Graphing (x^2)y + 3y^2 = 5x + 9 or the like?

[nousername]

Homework Statement

Hey everyone. I have a mathematics exam coming up, and I am always used to checking my answers using an alternative method. We have differentiation questions and i normally check them by graphing the equation on my calc and then graphing my calculated differential equation and see if the slope of the original function at any x-value (my calculator can calculate slopes) is the same as the y-value for my differential equation.

My problem is, sometimes there are equations such as these: x²y + 3y² = 5x + 9 which i can't graph because they have the y^2 and another y which isn't squared. My question is, does anybody know a way around this?

Homework Equations

x²y + 3y² = 5x + 9

The Attempt at a Solution

I have no idea, i looked online but i didn't know what to google, so all the things that came up were just irrelevant.

Any help would be appreciated.

Thank you.

 

[ehild]

Solve it as a quadratic equation for y.

ehild

 

[nousername]

How do you do that? It has an x in it... Can you show me how? Thanks

 

[ehild]

The solution(s) of the quadratic equation will be functions of x.

$3 y^2+(x^2)y-(5x+9)=0$

$y_1=\frac{-(x^2)+\sqrt{x^4+12(5x+9)}}{6}$

$y_2=\frac{-(x^2)-\sqrt{x^4+12(5x+9)}}{6}$

ehild

 

[jackmell]

My question is, does anybody know a way around this?

[Any help would be appreciated.

Thank you.

Yeah, I gotta' way around this but you may not like my answer.
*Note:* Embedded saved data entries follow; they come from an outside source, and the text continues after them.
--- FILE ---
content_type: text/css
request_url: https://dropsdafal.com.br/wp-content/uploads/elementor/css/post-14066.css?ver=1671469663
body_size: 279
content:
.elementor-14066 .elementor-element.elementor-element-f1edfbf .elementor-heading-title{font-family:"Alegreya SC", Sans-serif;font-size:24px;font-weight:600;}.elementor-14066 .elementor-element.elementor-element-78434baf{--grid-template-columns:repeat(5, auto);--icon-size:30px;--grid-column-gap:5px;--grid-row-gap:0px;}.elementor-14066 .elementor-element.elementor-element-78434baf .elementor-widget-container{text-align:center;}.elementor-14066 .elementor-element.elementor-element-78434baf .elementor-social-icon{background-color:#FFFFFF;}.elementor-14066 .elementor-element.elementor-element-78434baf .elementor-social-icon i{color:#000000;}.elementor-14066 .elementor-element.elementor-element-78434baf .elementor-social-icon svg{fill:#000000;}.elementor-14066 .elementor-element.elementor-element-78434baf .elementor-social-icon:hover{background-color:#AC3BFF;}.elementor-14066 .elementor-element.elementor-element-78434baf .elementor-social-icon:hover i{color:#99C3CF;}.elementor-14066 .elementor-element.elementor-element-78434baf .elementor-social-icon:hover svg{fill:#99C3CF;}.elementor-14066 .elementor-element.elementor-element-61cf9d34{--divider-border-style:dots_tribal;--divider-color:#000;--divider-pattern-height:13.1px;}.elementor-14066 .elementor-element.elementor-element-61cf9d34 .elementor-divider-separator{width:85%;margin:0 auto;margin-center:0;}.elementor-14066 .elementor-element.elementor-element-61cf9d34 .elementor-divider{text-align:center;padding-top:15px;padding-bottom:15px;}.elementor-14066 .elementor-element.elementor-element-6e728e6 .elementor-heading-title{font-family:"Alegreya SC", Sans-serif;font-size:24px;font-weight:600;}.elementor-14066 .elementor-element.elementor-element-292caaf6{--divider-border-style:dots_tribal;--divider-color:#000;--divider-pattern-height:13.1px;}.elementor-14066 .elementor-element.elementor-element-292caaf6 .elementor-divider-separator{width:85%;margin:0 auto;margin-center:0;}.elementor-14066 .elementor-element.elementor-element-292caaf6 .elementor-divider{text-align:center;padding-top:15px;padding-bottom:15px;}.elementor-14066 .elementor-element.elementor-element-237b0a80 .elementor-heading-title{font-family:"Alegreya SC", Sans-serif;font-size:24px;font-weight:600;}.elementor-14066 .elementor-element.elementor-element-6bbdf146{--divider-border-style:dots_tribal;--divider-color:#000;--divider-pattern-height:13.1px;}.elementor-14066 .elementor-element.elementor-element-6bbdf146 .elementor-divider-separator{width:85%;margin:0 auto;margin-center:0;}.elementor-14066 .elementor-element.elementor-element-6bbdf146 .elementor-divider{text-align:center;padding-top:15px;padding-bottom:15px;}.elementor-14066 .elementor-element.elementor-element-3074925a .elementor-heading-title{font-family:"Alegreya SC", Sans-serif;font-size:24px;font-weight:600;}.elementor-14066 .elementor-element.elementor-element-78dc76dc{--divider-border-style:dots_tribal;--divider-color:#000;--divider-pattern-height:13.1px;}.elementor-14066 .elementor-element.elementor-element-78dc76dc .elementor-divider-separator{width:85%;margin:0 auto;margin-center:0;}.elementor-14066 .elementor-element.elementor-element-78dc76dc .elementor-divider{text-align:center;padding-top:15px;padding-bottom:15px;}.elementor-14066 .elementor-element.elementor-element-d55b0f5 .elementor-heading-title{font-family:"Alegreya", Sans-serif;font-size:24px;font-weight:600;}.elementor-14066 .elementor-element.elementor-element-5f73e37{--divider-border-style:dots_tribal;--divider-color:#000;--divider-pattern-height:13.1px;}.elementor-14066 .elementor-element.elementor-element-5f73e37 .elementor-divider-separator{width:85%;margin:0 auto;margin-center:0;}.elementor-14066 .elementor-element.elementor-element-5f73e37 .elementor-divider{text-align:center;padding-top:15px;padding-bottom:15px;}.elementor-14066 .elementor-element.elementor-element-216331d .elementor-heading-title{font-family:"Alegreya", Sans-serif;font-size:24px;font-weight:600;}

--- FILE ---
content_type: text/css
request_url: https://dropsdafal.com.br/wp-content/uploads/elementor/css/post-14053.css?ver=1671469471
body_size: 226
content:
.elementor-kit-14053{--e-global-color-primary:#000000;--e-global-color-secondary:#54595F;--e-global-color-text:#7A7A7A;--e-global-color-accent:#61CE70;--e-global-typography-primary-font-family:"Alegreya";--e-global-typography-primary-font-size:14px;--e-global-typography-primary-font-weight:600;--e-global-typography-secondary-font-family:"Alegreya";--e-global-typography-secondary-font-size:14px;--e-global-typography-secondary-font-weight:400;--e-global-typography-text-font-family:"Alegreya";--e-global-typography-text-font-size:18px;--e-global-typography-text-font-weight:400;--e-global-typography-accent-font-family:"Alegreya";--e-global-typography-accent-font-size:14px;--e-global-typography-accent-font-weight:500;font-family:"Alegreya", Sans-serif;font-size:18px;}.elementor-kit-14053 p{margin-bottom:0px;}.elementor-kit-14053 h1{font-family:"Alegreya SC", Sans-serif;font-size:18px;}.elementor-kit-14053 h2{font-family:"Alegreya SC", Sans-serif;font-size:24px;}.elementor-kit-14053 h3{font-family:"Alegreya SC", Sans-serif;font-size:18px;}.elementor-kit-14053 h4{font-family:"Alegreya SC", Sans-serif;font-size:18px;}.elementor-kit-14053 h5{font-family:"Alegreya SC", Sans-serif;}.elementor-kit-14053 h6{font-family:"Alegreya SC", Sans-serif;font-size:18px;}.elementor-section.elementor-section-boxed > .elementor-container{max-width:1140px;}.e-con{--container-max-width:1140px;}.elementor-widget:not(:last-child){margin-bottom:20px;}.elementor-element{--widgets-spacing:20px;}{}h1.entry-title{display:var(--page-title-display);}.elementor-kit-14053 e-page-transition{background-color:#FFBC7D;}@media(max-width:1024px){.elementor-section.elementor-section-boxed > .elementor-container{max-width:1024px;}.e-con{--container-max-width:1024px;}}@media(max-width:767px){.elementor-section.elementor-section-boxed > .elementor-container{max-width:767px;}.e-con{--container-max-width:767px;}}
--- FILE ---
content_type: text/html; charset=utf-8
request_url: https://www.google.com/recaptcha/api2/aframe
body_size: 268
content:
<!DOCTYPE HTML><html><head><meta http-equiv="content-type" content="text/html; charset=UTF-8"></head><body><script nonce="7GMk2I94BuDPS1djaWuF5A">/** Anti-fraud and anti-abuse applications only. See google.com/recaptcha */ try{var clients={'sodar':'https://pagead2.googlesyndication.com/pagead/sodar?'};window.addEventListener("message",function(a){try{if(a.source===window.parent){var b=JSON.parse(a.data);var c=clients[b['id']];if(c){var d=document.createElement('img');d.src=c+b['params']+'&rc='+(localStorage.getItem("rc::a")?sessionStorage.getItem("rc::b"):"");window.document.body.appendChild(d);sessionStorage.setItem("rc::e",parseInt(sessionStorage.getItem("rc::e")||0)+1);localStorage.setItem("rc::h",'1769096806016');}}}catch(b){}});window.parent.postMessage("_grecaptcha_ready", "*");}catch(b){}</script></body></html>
It is however I feel the best approach to solving your dilemma: time to step into the 21st century and do away with that calculator and begin using Mathematica then just ContourPlot it:

ContourPlot[x^2 y + 3 y^2 == 5 x + 9, {x, -15, 15}, {y, -15, 15}]

Now I understand you need the algebra practice solving them manually but eventually you run into one you can't like:

$$x^5 y^4 + 3 y^3 x == 5 x^3 y^3 + 9$$


and that one too can be plotted nicely via ContourPlot